Neill Sparkes does not stop moving. His restless journey started the moment he found himself onstage peptizing over the dub alongside Linton Kwesi Johnson, Jalal and Jean Binta Breeze. Since then there's been Real World Recording weeks, Transglobal Underground, the Temple of Sound project with his co-conspirator Count Dubulah of the mighty bass, solo albums like the resplendent Cuban dub vision of 'Burning Mask' ....and that's not even most of it.
So when Amanda Jones at Real World Works (Temple of Sound's publishers) asked for some demo tracks to send to Pakistan for Muazzam and Rizwan Ali Khan to listen to with a collaboration in mind, Neil was gagging for the opportunity for the cultures to refresh each other. He'd been in awe of the Qawwali sound and Sufi poetry, since he'd shared a bill with Nusrat Fateh Ali Khan in his Transglobal days.
"We stipulated from the start that it had to be a cultural exchange, not an instant welding job. We wanted to sit with them and develop a proper 50:50 working relationship built around their needs and ours."
The cultural flavours that the Temple of Sound duo brought to the table included Cuban (fiddle from Omar Puenta and Santeria rhythms from Kevin Hoynes on bota drums) and all manner of Dub and Nu-beats. An intuitive creative process evolved between the musicians so that East and West could develop a new music together.
"We might knock up a loose rhythm track, sometime reprogrammed around rhythm tracks from the masters of their first two albums, maybe with Western breakbeats added. Then we'd sit around in the big control room at Real World for a week, with Zafar (Ali Khan) the tabla player playing with or against the tracks and Rizwan and Muazzam working out harmony parts - Qawwali singing is very rhythmic and based on improvisation around structures, very close to jazz. So it's ideal for working with beats or dance music.

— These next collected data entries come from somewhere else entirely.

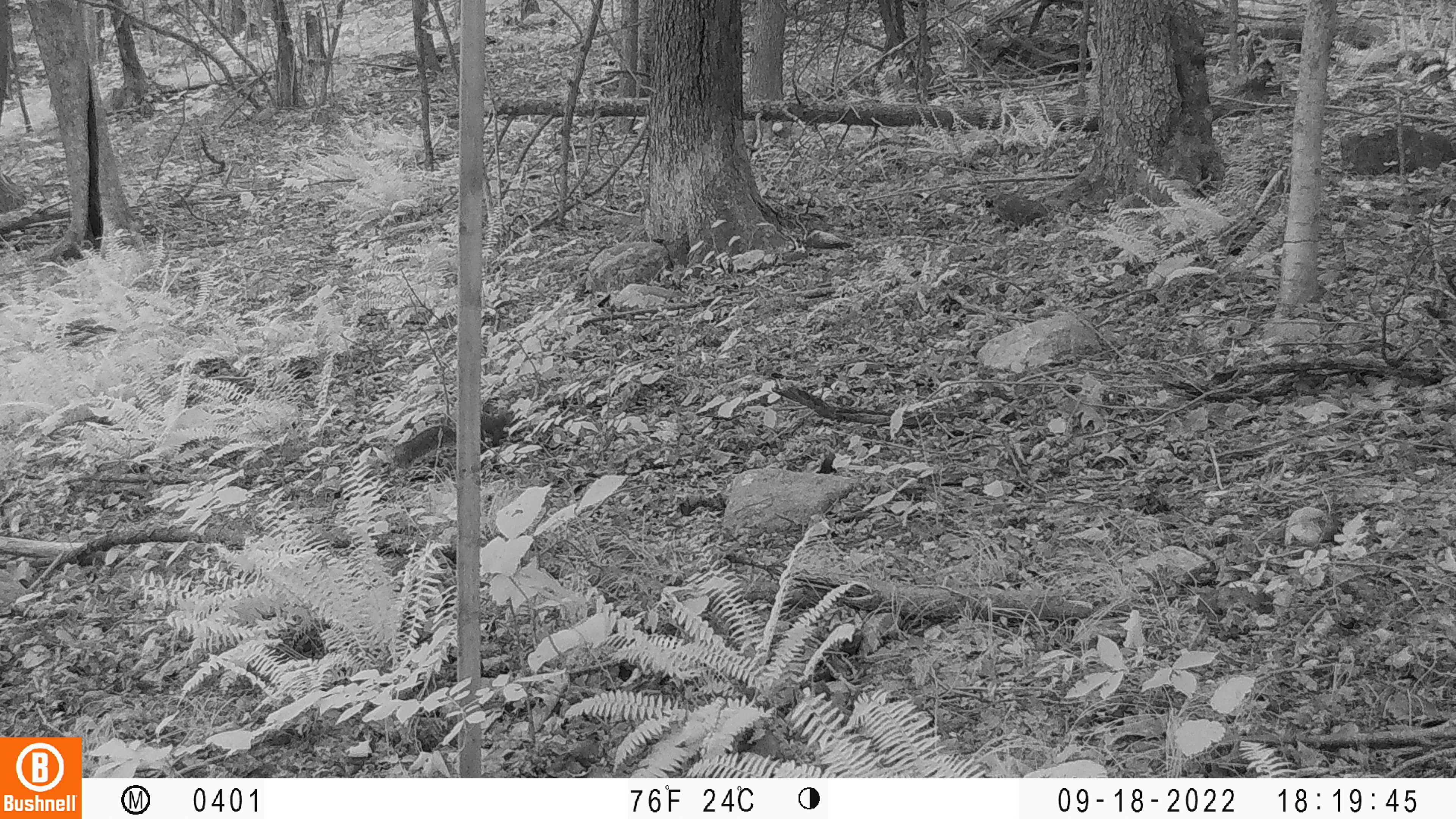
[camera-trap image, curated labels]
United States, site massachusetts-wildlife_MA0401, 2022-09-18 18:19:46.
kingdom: Animalia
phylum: Chordata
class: Mammalia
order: Rodentia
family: Sciuridae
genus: Sciurus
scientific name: Sciurus carolinensis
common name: gray squirrel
Gray squirrel (Sciurus carolinensis).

"We'd then go scuttling back into our programming suite, knock up some more bits and pieces based around what they'd been doing and then this thing would be bounced backwards and forwards....a system of referrals. Alternatively we might start with a vocal idea from them which we would record and then build around. Or we'd sit there clapping out rhythms or singing them back at each other. A really joyous experience!"
Do your body and your soul a favour, seek out and enjoy the luscious fruits of their labour.